### RECORDS FOR THE TASK ###

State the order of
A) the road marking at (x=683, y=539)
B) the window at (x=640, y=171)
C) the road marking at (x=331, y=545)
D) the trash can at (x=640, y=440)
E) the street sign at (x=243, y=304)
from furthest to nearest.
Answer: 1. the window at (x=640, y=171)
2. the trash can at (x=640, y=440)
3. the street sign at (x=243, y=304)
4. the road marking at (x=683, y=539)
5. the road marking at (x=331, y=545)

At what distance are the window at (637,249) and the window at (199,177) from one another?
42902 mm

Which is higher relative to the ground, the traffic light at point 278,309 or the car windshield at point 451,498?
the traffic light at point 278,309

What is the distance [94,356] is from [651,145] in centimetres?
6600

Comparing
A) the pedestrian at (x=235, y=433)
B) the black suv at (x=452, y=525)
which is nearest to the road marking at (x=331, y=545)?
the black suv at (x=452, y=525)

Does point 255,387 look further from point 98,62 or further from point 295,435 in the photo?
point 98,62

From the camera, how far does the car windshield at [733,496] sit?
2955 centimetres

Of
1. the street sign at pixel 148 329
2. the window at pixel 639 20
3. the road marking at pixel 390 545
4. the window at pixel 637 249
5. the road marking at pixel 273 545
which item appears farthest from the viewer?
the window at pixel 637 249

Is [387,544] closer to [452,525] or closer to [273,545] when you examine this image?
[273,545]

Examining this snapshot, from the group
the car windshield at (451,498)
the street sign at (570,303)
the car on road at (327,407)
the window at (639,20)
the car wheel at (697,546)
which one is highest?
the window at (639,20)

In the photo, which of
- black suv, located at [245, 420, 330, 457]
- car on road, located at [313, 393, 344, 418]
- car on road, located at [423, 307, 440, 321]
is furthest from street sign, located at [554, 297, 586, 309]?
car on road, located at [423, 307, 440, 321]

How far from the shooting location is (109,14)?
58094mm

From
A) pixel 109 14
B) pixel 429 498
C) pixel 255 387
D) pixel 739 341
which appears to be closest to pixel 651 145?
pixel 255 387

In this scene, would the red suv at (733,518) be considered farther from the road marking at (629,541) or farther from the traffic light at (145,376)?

###

Give the part of the items above that runs from the beginning through the line containing "3. the street sign at (x=243, y=304)", both ends included, as a Markdown table with the columns Row and Line. Put the row number under Row and each line under Line, and leave out blank lines.

| Row | Line |
|---|---|
| 1 | State the order of |
| 2 | A) the road marking at (x=683, y=539) |
| 3 | B) the window at (x=640, y=171) |
| 4 | C) the road marking at (x=331, y=545) |
| 5 | D) the trash can at (x=640, y=440) |
| 6 | E) the street sign at (x=243, y=304) |
| 7 | from furthest to nearest. |
| 8 | Answer: 1. the window at (x=640, y=171) |
| 9 | 2. the trash can at (x=640, y=440) |
| 10 | 3. the street sign at (x=243, y=304) |